In recent years he has pursued an intensive study of ancient Greek, which has led him to conclude that among the early Greek poets, certainly through Pindar, poetry and music are essentially synonymous; and that our fuller understanding (or, better, awareness) of their work requires an attempt to reconstruct the sound of their sung poetry.

This has led him to a determined, highly disciplined, and to my limited understanding quite persuasive account, still evolving hence not yet publicly available, of exactly how to go about singing Homer today, accompanied by instruments readily available in our own time.

Alas, I can't share his Reconstructing Greek Music yet. I can however announce that an example of Leedy's thorough scholarship and gracefully persuasive writing on another subject is available.

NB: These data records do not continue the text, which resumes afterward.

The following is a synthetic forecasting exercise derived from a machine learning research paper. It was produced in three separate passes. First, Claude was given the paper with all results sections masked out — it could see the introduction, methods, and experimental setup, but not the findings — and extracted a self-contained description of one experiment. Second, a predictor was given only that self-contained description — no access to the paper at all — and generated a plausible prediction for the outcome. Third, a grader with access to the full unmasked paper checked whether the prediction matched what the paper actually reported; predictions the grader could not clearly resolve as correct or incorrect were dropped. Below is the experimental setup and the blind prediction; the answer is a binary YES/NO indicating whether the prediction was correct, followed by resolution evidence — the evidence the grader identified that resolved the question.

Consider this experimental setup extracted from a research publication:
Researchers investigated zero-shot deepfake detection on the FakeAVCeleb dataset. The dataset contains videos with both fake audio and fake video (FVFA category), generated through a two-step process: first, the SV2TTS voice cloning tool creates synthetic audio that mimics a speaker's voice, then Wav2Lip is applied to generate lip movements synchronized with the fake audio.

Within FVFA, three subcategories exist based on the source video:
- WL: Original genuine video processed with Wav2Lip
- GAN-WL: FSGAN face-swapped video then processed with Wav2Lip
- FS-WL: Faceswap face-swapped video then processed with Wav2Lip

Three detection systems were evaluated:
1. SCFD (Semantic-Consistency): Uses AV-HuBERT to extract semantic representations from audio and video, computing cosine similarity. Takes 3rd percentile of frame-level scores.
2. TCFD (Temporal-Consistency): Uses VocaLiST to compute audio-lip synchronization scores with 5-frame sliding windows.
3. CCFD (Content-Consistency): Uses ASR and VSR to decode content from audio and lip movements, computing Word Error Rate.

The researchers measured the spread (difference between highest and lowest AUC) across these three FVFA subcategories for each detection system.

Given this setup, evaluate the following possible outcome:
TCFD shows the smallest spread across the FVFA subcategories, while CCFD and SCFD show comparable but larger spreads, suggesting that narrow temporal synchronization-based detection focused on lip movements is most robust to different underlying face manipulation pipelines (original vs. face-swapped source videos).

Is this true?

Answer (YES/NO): NO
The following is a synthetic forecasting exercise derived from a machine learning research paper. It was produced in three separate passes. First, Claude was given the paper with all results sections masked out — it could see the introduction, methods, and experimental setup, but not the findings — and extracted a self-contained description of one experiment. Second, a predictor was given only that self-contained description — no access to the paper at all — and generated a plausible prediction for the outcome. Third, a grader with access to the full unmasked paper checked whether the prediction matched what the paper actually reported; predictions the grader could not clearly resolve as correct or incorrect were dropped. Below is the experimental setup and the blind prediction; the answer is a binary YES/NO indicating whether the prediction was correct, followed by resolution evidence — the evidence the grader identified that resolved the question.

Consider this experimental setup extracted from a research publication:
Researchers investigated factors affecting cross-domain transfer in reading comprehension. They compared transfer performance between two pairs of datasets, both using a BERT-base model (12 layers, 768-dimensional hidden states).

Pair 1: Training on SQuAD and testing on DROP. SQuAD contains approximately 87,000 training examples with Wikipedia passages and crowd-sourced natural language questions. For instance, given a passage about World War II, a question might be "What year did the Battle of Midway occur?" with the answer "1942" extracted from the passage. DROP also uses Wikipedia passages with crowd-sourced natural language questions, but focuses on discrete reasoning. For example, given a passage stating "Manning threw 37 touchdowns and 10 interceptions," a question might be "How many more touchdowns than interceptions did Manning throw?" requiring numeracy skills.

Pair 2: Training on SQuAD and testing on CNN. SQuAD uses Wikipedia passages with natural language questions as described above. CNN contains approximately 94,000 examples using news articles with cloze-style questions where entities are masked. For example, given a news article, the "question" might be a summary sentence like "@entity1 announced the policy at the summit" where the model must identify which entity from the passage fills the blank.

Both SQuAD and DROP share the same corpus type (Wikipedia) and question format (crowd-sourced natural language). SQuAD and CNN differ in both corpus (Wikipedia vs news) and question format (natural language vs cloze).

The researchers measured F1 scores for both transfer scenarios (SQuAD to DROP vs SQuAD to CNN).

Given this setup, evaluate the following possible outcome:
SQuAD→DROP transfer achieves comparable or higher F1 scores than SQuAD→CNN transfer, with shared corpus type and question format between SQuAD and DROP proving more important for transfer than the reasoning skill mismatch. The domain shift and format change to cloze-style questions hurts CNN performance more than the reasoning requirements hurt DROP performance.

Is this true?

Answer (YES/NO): YES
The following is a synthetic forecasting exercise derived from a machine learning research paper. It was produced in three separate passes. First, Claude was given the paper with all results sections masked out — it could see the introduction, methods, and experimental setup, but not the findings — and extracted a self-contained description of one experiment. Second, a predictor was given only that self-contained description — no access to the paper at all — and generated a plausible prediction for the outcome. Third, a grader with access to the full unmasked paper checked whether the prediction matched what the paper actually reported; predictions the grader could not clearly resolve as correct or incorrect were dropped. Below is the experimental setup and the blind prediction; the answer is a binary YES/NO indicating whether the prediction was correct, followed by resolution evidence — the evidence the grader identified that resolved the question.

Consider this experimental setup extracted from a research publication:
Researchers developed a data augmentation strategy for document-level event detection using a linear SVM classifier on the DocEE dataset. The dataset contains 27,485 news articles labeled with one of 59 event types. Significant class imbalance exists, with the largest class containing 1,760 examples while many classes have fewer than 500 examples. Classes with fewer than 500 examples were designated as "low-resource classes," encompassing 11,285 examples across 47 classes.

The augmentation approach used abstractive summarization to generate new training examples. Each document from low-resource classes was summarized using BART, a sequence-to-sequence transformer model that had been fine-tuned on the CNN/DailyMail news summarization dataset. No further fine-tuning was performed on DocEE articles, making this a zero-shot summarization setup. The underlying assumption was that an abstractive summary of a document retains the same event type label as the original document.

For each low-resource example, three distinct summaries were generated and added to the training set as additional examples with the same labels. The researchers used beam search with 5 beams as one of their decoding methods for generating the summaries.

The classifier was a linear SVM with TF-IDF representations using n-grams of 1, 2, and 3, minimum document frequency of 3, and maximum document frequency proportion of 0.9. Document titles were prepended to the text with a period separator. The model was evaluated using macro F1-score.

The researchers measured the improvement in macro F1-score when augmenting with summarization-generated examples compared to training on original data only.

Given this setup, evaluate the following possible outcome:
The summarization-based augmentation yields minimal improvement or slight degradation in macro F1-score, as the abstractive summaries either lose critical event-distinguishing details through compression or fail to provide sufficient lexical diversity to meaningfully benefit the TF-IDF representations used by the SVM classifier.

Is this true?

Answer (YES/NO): YES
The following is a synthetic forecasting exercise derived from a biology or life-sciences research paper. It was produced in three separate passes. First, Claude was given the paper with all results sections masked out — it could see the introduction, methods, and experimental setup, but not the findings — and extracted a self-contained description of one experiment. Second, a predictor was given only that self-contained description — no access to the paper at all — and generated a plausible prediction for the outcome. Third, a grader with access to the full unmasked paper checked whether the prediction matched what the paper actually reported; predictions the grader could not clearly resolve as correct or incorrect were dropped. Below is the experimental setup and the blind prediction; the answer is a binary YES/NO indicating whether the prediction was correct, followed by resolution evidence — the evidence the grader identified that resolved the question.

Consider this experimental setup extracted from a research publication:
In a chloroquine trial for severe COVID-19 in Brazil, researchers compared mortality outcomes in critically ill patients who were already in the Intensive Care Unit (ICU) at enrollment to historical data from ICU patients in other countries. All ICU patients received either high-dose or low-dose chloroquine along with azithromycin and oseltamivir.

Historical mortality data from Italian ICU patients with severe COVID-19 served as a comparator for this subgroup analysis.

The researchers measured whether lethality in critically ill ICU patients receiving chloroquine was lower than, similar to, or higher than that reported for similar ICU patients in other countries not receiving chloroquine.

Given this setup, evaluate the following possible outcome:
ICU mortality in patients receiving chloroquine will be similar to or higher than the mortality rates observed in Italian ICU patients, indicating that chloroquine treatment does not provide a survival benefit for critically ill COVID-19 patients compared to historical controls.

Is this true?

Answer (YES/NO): YES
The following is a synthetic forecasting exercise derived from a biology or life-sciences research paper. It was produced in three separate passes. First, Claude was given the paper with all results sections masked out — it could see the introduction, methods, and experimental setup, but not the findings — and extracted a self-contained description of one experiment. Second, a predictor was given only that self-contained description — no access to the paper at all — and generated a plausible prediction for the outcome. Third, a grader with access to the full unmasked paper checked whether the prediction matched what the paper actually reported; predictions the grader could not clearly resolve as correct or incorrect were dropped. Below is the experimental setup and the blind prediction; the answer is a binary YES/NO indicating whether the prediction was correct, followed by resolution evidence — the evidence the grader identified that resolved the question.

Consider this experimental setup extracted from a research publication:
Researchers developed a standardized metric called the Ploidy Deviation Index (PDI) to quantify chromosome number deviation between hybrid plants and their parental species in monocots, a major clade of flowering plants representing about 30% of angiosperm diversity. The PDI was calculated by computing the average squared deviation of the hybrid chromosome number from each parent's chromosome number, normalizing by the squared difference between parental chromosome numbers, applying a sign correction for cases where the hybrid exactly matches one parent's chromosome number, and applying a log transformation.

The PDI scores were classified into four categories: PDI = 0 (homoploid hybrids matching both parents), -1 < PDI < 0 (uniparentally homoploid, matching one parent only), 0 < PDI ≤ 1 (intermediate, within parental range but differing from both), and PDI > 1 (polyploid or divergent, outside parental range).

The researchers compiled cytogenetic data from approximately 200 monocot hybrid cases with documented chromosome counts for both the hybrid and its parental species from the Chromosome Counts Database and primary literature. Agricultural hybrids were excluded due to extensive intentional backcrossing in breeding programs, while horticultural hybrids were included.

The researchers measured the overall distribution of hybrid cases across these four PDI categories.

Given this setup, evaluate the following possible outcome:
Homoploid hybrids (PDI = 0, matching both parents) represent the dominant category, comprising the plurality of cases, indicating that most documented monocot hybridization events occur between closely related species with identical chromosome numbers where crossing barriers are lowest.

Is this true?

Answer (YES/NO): YES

Recognizing the Midtone addresses a musical interval important throughout history and across continents but lost to the familiar Western European "classical" tradition. Leedy presents an abstract of his essay:
Recognized as a melodic interval in the musical scales of the ancient Greeks, the three- quarter tone, or so-called “neutral” second, is a fundamental melodic interval, along with the tone and semitone of the Western diatonic scale, in present-day musical cultures that extend eastward in an arc from northwest Africa along the Mediterranean to Egypt and the Near East, the former Burma, much of southeast Asia, and Indonesia. For this interval, which is incommensurate with the tone and semitone (and which is, for example, considered to exert a powerfully expressive effect in classical Arab melody), the more autonomous name of midtone is here proposed, along with a parallel renaming of other “neutral” intervals. An overview of the use and significance of the midtone in a number of musical cultures is presented, with references to recordings, published studies, and musical notation, as well as to its occasional, exotic appearance in Western classical music.
I am pleased to have participated a bit in the presentation of this important essay, and I hope that its online publication will be followed by other papers of his.